Sample statistics for testing H1–H5.

Source: authors’ computation based on sample in (Bughin [7]) across all use cases

Variables

Average (%)

Standard deviation (%)

Coeff variation (%)

DIG

46.0

38.9

84.6

BD

30.0

28.0

93.3

ARCH

42.3

20.0

47.3

ORG

63.5

31.0

48.8

BDIT

0.9

1.2

133.3

BDHT

1.1

1.0

90.9

CASE

38.3

31.0

89.8

The econometric model

We postulate a function in log form, so as to account for the skewed distribution of most of the variables, as in the generic Eq. (1), for each use case, p:
$${\text{LOG}}(1 + {\text{BDIMPACT}})_{i,p} = {\text{cst}} + {\text{LOG}}\left( {{\text{F}}^{\prime } ,{\text{M}}^{\prime } } \right)_{i,p} \, + u_{i,p}$$
(1)
where cst is a constant term to be estimated, u is a disturbance term assumed to be normally distributed across companies and F′ = F′(BD,DIG), and M′ = M′(BDIT,BDHC,ORG,ARCH,CASE) are two vectors of regressors.

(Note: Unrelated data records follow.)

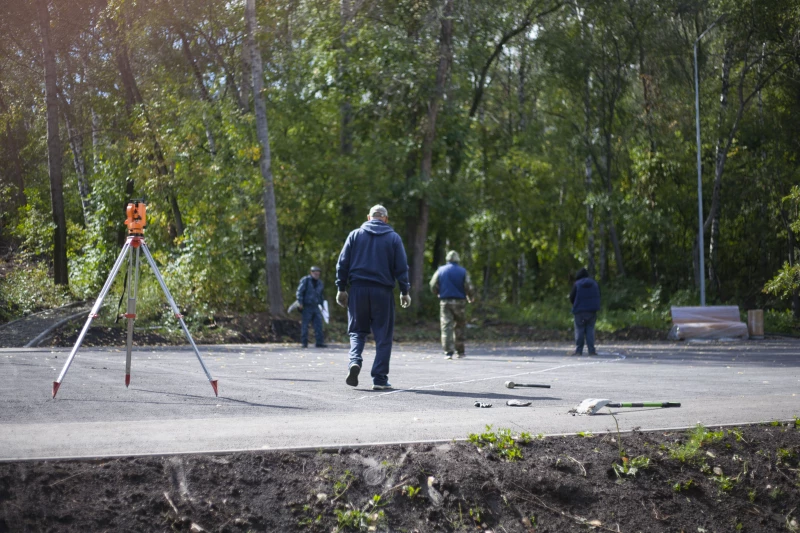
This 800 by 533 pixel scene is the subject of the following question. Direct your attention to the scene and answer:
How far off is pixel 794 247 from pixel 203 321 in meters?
23.1

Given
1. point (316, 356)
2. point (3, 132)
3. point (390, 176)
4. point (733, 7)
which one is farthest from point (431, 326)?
point (3, 132)

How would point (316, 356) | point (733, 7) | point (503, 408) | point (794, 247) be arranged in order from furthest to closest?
point (794, 247) < point (733, 7) < point (316, 356) < point (503, 408)

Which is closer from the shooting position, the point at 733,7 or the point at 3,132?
the point at 733,7

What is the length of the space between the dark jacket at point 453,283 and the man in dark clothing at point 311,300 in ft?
15.9

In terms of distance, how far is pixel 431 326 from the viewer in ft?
102

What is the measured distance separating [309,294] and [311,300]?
0.54 feet

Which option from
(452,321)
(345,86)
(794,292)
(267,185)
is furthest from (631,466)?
(345,86)

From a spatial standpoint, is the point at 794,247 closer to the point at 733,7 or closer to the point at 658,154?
the point at 658,154

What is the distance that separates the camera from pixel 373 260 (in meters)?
10.8

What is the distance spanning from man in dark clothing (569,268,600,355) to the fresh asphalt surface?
1.38 m

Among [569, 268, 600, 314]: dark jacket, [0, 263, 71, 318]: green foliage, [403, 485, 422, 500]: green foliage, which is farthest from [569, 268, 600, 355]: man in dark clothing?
[0, 263, 71, 318]: green foliage

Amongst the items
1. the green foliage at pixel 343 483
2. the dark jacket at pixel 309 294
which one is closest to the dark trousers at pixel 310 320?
the dark jacket at pixel 309 294

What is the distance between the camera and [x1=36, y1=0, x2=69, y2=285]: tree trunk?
29.0 m

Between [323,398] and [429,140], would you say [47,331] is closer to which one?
[323,398]
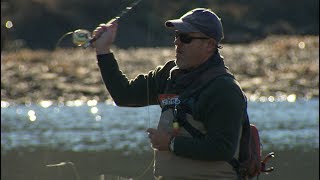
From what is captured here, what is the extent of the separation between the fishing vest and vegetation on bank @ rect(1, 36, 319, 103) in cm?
1780

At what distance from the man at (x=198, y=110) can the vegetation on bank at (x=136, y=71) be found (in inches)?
699

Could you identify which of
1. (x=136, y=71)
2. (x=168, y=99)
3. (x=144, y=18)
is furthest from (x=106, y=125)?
(x=144, y=18)

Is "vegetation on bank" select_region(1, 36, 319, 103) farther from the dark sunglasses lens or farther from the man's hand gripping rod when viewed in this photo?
the dark sunglasses lens

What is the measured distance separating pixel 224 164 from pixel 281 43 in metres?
22.5

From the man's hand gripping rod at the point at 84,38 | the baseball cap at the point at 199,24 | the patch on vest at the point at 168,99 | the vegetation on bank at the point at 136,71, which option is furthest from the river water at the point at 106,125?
the baseball cap at the point at 199,24

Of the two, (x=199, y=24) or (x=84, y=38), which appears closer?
(x=199, y=24)

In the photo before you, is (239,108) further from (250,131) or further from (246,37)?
(246,37)

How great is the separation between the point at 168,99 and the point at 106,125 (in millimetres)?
13387

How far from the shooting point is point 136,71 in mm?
24203

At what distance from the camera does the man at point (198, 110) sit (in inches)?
162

Controlling for possible biases

Estimating (1) above by a traditional OLS procedure may be subject to two biases, one linked to sample self-selection; the other, to endogeneity issues. Concerning the later, ex post returns are most probably correlated with ex ante returns, which themselves influence the decision to adopt big data (see above as per game-theoretical models of adoption). Concerning the former, telecom companies which are early adopters of technology may also be getting more returns to big data, because they are generally more efficient than average. This sample selection has been found to be significant, in the case of big data [9].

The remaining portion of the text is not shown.